After attending the Women’s March in Atlanta, Starling wanted to keep the momentum going. “I always find it is the things that affect you personally that propels you into politics,” says Starling. She has taken on a leadership role in opposition of this legislation as she continues her work with organizing and developing campaigns in collaboration with other students. “ I saw that there was a real great need for collaboration across universities and it needed to be a grassroots movement as opposed to something already set in place for victims,” Starling says.
At our initial meeting, House Bill 51 was still in the House of Representatives. However, since this time the bill has been passed on to the Senate but has since been rejected. Starling held onto her fighting spirit throughout the trials and had a message for Georgia officials, “We are prepared to fight just as hard to make this a piece of legislation that senators won’t want to touch." She is working to get the message across that college students should have the right to decide how they want to handle their assaults, who they tell, and when.

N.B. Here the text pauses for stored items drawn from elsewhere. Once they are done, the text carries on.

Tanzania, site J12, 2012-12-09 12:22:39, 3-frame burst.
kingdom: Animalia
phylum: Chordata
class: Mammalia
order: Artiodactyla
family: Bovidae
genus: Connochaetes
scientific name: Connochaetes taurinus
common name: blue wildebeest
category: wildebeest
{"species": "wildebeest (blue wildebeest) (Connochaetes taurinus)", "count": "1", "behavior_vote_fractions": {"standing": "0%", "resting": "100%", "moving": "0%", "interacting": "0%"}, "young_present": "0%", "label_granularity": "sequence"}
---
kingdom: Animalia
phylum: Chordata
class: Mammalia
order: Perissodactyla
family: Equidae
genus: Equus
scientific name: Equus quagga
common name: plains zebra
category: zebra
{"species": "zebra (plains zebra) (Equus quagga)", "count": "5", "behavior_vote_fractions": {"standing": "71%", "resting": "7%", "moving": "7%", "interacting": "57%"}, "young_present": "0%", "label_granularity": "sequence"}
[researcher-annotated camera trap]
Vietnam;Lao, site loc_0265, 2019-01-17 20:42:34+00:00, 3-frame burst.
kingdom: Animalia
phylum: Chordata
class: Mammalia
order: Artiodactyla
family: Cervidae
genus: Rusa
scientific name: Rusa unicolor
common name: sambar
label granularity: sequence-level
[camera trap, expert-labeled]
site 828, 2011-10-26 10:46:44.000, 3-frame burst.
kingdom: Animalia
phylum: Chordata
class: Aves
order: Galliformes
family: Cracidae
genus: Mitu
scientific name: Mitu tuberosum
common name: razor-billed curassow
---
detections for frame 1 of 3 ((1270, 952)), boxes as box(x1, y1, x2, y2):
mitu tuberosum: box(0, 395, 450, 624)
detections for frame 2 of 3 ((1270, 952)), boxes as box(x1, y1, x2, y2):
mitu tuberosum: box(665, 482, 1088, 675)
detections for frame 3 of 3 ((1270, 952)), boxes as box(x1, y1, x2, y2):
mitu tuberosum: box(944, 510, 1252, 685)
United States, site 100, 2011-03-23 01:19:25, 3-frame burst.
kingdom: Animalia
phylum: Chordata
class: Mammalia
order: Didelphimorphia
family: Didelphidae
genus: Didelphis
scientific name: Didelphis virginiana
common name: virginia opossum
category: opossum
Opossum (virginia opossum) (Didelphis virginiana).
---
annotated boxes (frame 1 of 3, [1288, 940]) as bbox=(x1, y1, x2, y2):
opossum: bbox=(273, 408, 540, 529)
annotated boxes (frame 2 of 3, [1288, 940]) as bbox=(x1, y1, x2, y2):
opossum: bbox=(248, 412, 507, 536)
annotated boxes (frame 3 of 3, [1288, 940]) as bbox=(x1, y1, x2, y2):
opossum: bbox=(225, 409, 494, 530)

Most importantly Starling believes it is vital that Georgia Senators understand that they are being held accountable and are expected to represent their constituents. “Running unopposed for so many years has given some politicians a sense of entitlement and a false understanding that they can ignore their constituents. We have to show them that it is just not true,” she explains. Her message to others hoping to follow in her footsteps,“ Reach out to your local representatives. Reach out to other activists. I am so empowered and appreciative that so many young people, women, and people of color are standing up for what they believe in and joining the political conversation.”